• Exercise directions: Copy out the rows word for word, beginning with the line that contains "What distance do the point" and continuing through the line that contains "192 centimetres".

(Rows from a spatial reasoning dataset)
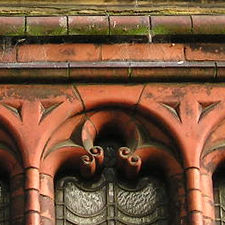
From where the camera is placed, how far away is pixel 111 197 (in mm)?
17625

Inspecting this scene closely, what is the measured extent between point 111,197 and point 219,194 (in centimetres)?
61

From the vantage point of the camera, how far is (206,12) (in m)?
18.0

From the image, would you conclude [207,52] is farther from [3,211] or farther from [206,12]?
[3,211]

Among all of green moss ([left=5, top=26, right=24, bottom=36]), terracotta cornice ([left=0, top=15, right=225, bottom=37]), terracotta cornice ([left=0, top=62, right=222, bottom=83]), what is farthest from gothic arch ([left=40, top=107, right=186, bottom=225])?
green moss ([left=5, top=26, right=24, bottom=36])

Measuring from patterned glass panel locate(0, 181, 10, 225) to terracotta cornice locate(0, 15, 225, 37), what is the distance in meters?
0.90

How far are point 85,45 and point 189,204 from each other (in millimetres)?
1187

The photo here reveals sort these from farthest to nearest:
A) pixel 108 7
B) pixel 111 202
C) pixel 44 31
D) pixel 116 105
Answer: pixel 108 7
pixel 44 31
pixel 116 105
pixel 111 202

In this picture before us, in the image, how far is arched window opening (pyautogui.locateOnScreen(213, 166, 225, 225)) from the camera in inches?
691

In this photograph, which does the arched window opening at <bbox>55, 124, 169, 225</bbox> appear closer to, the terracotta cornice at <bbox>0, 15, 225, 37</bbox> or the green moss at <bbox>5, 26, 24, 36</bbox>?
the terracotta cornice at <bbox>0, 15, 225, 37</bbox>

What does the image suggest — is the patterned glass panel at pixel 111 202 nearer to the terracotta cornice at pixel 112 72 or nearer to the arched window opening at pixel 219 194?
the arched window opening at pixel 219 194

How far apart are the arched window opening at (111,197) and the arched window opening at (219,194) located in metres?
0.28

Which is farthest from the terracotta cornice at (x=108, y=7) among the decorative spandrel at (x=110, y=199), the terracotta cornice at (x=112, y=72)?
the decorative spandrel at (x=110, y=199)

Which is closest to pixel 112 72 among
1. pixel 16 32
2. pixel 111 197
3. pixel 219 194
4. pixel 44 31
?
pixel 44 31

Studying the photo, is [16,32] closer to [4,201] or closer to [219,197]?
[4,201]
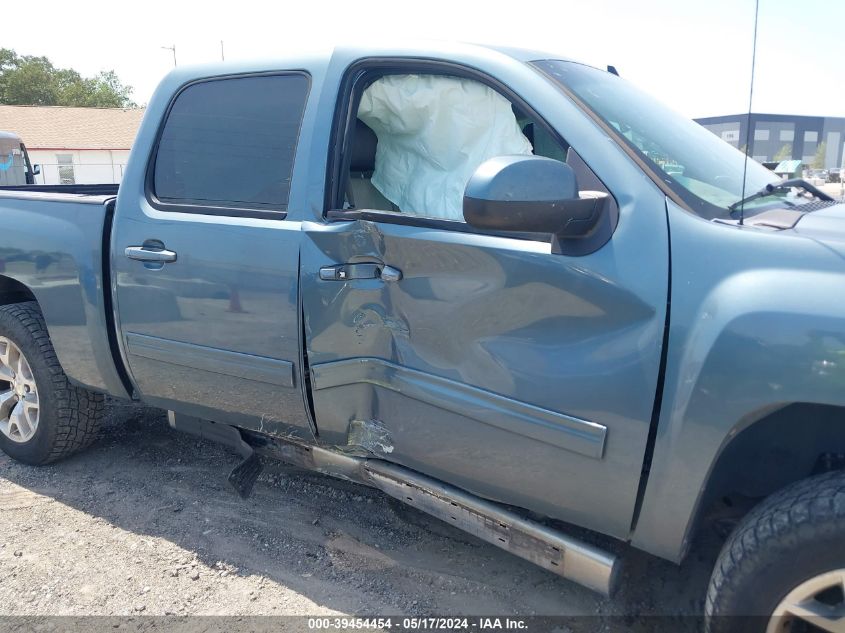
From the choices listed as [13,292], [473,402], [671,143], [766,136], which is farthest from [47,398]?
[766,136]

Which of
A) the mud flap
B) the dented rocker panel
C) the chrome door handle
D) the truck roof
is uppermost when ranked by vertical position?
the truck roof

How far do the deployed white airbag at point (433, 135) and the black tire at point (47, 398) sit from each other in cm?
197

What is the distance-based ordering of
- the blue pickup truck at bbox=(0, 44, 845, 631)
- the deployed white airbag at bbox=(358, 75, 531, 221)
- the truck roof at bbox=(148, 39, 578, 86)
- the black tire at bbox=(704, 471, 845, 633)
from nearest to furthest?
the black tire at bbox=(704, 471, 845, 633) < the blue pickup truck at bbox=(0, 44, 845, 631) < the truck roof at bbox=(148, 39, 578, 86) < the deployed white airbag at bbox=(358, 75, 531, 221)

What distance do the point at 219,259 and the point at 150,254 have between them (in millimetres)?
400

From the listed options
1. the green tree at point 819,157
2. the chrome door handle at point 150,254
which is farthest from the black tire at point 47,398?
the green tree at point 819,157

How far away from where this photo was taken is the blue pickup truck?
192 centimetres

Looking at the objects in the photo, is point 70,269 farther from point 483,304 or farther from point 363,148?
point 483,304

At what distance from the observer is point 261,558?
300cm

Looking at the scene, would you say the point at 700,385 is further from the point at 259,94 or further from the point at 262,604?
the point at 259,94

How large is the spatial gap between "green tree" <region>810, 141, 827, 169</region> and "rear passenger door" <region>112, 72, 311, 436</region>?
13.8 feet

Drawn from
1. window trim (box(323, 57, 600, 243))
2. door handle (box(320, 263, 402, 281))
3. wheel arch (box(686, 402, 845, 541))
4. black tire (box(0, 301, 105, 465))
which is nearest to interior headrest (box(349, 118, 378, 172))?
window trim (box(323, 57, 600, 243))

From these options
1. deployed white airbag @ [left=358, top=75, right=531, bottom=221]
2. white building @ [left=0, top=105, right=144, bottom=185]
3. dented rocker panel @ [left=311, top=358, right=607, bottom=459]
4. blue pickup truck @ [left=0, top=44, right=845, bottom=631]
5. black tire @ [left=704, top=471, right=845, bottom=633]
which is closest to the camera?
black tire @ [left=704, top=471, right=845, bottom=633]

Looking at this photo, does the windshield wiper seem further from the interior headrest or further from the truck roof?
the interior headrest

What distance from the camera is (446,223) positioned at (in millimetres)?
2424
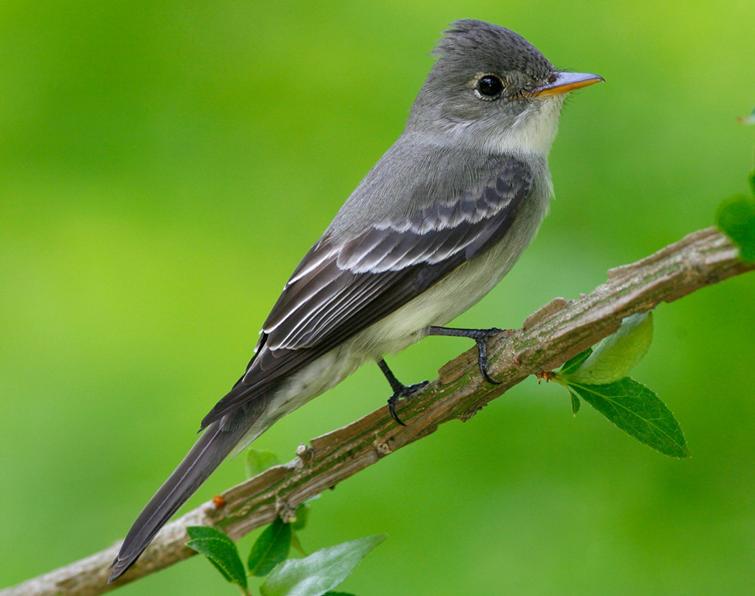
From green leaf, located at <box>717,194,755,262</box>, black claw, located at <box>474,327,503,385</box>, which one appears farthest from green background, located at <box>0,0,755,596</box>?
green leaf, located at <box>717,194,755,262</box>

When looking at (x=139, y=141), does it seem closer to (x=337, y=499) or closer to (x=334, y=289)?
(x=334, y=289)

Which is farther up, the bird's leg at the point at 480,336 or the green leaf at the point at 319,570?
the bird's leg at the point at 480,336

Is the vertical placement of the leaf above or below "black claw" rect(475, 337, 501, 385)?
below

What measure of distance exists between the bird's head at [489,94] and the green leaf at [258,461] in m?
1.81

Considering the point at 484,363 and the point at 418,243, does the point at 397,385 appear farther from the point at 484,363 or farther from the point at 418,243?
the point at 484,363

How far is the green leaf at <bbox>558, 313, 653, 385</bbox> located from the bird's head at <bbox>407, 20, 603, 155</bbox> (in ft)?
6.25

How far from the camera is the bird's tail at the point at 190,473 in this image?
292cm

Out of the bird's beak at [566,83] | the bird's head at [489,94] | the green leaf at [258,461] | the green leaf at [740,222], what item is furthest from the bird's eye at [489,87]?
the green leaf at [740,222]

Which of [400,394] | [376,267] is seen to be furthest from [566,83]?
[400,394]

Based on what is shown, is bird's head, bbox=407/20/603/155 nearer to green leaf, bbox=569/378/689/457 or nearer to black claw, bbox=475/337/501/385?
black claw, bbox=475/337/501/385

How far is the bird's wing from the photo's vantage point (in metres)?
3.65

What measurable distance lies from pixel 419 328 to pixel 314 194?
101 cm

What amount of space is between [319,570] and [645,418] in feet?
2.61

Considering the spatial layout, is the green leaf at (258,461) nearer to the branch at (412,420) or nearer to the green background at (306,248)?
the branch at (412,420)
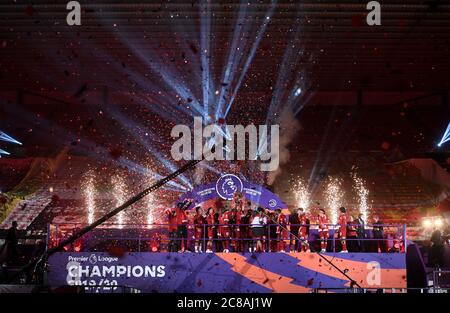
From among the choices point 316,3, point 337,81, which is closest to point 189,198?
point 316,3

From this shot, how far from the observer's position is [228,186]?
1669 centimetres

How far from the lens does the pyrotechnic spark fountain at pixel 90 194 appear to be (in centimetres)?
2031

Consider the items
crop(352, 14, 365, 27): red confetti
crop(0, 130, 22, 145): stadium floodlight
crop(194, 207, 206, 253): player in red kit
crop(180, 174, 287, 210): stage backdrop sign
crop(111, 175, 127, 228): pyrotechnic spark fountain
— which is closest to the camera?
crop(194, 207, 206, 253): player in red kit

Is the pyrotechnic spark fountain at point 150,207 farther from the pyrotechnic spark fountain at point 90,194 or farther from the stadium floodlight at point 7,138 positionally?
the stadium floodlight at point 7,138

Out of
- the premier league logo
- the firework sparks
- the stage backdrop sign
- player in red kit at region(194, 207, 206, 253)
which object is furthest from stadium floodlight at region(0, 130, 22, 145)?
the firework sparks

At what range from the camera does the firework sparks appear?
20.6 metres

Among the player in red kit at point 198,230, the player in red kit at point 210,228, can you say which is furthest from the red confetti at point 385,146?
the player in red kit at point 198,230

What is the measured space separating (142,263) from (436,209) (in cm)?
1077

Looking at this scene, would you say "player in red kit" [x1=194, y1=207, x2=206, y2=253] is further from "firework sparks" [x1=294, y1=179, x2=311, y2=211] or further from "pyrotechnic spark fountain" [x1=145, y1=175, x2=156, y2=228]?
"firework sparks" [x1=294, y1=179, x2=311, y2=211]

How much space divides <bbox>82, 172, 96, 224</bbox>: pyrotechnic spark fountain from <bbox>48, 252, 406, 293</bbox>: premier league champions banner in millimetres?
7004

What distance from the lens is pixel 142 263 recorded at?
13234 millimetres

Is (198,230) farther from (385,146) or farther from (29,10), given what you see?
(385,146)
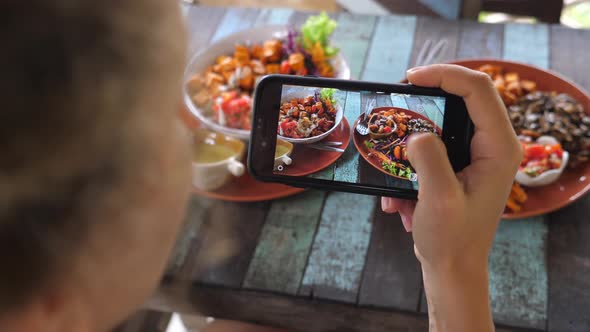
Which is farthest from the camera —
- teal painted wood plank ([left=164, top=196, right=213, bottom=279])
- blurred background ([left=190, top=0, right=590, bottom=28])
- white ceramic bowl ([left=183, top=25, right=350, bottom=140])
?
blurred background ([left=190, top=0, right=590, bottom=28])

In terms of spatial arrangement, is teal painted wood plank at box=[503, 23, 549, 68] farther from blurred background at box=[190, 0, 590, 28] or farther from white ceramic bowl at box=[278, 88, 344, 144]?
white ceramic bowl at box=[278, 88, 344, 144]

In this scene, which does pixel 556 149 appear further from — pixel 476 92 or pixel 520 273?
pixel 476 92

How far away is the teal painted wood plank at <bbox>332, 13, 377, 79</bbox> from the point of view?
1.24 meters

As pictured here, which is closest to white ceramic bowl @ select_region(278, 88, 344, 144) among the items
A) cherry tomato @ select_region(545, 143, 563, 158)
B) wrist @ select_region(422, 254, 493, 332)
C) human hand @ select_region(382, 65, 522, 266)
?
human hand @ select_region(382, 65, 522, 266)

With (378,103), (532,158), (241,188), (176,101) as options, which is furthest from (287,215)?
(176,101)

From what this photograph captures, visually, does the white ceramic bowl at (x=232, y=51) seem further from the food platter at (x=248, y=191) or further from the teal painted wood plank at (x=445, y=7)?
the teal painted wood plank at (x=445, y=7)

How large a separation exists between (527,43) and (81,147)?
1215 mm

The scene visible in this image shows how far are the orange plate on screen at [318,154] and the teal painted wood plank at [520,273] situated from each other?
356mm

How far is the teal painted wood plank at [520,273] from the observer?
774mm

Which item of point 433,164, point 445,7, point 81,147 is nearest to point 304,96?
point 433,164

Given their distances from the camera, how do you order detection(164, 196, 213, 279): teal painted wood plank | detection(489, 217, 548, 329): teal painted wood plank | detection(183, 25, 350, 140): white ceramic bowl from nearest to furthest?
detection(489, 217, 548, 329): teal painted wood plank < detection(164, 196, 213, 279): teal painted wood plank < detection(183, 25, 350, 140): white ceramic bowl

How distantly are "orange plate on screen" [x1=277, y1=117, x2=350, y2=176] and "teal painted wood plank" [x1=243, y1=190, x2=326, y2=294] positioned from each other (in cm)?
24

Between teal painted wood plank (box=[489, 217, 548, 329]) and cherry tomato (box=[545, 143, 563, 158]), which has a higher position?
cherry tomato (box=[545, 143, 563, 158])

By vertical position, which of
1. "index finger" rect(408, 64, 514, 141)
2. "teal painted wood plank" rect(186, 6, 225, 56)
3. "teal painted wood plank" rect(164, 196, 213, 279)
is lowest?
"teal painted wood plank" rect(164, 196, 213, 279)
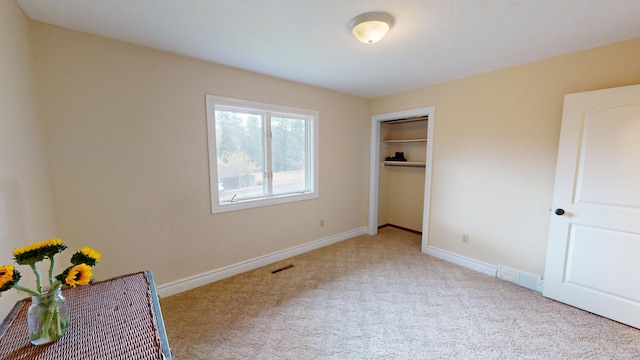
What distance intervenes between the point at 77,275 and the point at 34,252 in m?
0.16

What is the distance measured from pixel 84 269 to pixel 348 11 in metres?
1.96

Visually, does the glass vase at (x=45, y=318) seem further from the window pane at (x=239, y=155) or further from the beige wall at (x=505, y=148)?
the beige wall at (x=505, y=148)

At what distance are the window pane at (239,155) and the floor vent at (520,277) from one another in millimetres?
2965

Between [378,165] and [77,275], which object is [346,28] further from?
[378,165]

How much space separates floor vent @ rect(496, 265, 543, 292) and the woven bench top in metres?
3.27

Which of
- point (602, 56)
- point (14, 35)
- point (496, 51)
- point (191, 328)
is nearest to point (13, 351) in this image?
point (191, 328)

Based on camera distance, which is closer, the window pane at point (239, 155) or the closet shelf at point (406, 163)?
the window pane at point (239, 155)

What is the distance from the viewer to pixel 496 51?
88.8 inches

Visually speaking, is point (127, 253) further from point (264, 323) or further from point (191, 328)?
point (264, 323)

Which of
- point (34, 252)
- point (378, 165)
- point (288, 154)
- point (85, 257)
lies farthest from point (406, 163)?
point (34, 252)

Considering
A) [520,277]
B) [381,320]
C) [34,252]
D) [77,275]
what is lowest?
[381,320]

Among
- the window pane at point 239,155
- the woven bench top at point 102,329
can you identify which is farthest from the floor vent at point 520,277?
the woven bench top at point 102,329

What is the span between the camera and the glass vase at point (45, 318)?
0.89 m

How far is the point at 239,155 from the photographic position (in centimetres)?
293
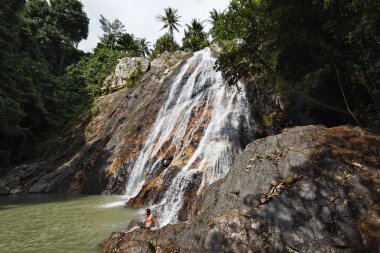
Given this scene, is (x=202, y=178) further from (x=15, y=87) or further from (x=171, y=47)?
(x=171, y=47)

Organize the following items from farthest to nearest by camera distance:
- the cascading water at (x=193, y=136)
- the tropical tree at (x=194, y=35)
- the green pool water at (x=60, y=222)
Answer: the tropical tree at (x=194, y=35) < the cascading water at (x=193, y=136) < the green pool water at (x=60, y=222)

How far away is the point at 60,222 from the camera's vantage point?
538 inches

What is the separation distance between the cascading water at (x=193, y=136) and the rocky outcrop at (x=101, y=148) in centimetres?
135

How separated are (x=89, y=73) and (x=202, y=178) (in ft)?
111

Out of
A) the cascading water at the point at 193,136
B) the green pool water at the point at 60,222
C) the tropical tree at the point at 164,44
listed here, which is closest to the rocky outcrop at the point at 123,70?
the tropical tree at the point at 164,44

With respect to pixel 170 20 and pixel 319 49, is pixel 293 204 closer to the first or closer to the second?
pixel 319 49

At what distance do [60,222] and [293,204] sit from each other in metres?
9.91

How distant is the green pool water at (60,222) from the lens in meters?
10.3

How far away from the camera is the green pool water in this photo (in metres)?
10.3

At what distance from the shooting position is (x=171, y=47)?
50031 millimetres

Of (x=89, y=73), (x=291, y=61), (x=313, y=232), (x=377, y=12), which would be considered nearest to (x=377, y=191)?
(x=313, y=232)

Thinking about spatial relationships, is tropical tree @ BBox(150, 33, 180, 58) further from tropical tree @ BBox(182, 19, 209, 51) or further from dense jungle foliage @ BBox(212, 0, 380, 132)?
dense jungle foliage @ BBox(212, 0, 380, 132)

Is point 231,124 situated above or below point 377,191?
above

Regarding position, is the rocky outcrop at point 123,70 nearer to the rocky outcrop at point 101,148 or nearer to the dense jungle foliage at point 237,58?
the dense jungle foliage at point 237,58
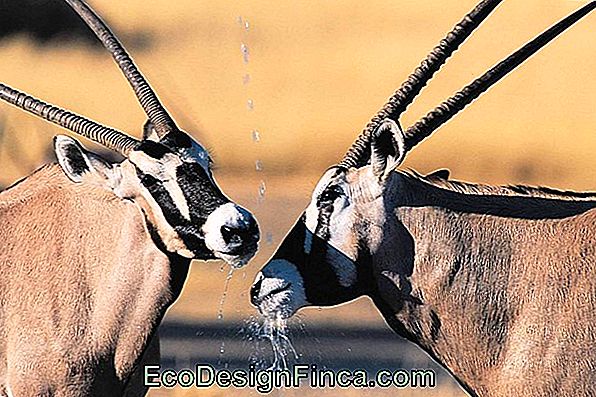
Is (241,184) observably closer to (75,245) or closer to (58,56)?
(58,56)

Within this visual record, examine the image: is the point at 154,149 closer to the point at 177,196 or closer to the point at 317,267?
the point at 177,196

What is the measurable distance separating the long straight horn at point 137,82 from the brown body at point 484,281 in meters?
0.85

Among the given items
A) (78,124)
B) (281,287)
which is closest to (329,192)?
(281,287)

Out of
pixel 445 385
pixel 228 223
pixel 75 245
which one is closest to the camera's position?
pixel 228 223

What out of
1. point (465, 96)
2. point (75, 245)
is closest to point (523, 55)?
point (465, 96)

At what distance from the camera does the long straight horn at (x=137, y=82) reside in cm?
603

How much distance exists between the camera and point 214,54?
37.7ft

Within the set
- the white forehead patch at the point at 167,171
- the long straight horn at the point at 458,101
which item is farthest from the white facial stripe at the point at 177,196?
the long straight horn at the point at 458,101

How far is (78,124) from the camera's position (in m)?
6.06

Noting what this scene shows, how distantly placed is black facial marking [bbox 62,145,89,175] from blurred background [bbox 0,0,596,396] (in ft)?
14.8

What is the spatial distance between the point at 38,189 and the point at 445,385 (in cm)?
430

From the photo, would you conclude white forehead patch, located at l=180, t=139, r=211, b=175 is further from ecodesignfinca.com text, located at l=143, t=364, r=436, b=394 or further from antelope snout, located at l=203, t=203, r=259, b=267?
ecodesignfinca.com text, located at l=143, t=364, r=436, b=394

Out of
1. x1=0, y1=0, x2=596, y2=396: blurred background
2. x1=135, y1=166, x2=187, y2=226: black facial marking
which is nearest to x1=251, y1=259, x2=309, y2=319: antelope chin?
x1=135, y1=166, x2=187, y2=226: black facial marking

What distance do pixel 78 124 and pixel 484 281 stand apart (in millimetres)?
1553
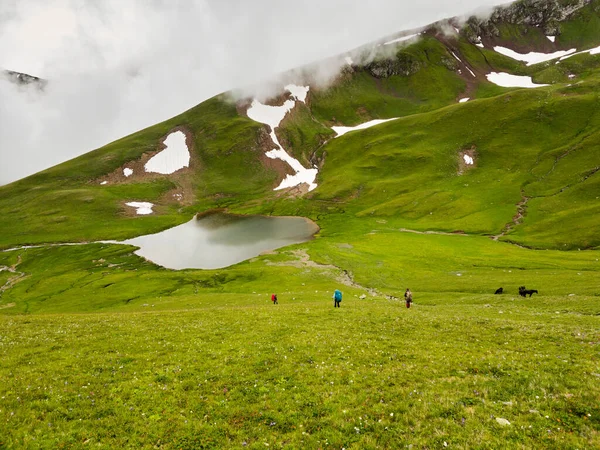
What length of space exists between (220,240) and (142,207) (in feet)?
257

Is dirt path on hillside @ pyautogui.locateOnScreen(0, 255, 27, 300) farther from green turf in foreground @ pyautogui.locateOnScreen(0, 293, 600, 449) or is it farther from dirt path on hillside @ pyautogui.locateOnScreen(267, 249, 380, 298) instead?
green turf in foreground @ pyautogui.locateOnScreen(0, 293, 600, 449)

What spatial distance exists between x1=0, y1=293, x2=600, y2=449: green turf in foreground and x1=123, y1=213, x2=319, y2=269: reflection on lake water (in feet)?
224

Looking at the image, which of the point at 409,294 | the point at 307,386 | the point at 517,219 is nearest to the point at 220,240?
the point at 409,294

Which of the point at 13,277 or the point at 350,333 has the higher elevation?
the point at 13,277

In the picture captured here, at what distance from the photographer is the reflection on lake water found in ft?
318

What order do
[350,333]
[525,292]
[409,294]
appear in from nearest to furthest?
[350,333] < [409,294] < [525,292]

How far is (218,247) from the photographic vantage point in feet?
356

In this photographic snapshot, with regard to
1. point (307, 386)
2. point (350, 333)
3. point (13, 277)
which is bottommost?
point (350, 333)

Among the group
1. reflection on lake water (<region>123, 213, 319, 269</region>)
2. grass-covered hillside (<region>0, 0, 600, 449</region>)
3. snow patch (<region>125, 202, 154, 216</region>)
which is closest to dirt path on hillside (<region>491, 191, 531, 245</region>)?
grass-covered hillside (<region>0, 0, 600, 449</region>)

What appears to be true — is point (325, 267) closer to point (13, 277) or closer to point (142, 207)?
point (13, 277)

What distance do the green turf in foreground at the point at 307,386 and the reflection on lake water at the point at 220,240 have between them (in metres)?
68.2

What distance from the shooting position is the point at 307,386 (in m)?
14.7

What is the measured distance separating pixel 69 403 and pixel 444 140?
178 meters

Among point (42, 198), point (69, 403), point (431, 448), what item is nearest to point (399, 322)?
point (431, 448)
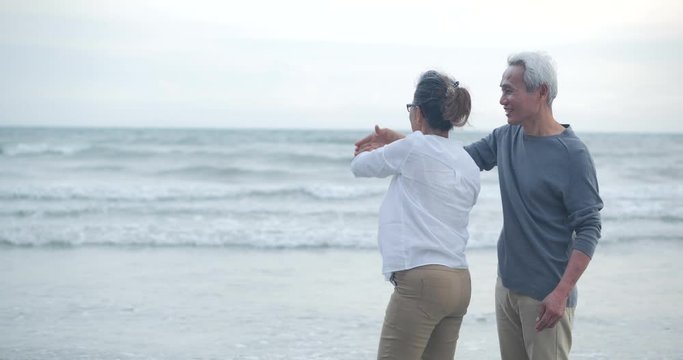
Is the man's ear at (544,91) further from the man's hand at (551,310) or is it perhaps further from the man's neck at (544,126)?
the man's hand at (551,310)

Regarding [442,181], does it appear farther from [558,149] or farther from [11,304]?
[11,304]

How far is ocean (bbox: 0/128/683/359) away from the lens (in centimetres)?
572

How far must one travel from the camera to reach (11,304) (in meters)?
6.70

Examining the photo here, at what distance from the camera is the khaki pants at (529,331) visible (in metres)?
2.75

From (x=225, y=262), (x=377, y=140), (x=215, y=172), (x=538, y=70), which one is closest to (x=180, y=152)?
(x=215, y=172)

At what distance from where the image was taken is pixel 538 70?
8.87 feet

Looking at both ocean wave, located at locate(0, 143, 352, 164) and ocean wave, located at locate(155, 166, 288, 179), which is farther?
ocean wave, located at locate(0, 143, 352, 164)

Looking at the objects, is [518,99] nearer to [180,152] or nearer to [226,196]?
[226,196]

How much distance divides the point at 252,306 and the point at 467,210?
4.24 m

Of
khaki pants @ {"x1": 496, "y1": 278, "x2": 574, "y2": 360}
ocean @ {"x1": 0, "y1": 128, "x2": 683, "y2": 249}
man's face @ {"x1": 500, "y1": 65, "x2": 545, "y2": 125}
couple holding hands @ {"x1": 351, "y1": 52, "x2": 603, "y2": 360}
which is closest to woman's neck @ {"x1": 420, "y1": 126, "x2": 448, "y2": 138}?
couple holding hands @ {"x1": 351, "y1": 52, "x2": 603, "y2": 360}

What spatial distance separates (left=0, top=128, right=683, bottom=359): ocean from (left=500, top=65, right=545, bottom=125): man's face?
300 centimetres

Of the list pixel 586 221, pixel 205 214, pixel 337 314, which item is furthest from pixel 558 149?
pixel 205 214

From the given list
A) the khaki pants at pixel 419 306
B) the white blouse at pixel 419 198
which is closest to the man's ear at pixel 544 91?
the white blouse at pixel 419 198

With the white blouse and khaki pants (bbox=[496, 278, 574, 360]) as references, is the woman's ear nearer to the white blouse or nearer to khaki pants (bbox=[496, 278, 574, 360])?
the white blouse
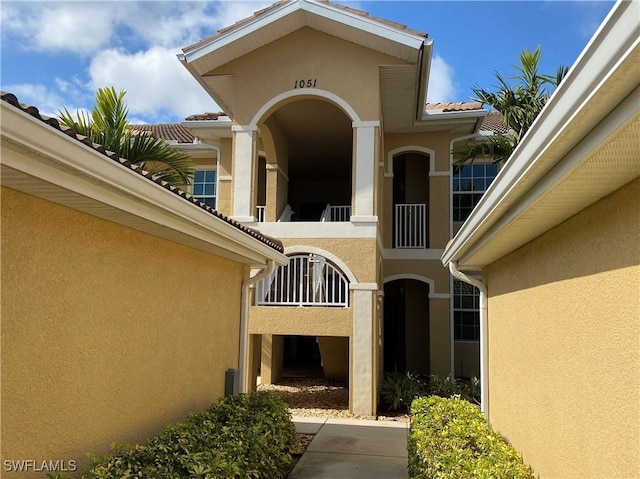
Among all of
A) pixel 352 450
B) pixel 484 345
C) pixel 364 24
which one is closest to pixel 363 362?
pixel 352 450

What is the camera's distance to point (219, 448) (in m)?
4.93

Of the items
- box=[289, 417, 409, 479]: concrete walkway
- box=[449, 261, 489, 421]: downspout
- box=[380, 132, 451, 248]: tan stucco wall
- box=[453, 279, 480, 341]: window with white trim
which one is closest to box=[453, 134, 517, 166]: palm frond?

• Final answer:
What distance do the point at 219,259 and the point at 150,254 have between them (in millimetres)?
400

From the listed options
1. the green tree at point 819,157
2. the chrome door handle at point 150,254
which is farthest from the black tire at point 47,398?
the green tree at point 819,157

How far away from where this photo was taken is the blue pickup truck?
192 centimetres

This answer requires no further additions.